若き聡明な草薙の領主。大切なものを守るため、心ならずも異国との戦に身を投じる。

「鬼哭く里の純恋歌」の人物イラストとイメージが少し異なっています。優しいだけではない、乱世に生きる武人としての姿を見てあげてください。

藤音(ふじね)


隼人の正室。人質同然の政略結婚であったが、彼の誠実な優しさにふれ、心から愛しあうようになる。

夫の留守を守り、自分にできる最善を尽くす。

天宮桜花(あまみやおうか)


九条家に仕える巫女。天女の末裔と言われ、破魔と癒しの力を持つ優しい少女。舞の名手。

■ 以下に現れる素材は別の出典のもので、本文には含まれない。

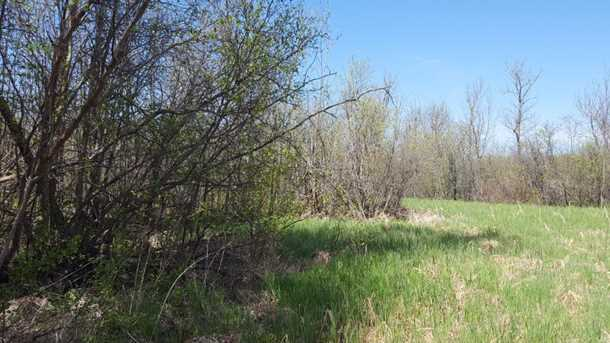 80 Acre 310th Avenue - Photo 12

幼馴染の伊織と祝言を挙げる予定だが、後任探しが難航し、巫女の座を降りられずにいる。

桐生伊織(きりゅういおり)


桜花の婚約者。婚礼の準備がなかなか進まないのが悩みの種。

武芸に秀で、隼人の護衛として戦に赴く。

柊蘇芳(ひいらぎすおう)


隼人とはいとこだが、彼を疎んじている。美貌の武将。

帝の甥で強大な権力を持ち、その野心を異国への出兵に向ける。

阿梨(あり)


羅紗国の王女にして水軍の長。戦の渦中で隼人の運命に大きくかかわっていく。

白瑛(はくえい)


王都での残党狩りの時、隼人がわざと見逃した少年。実はその素性は……。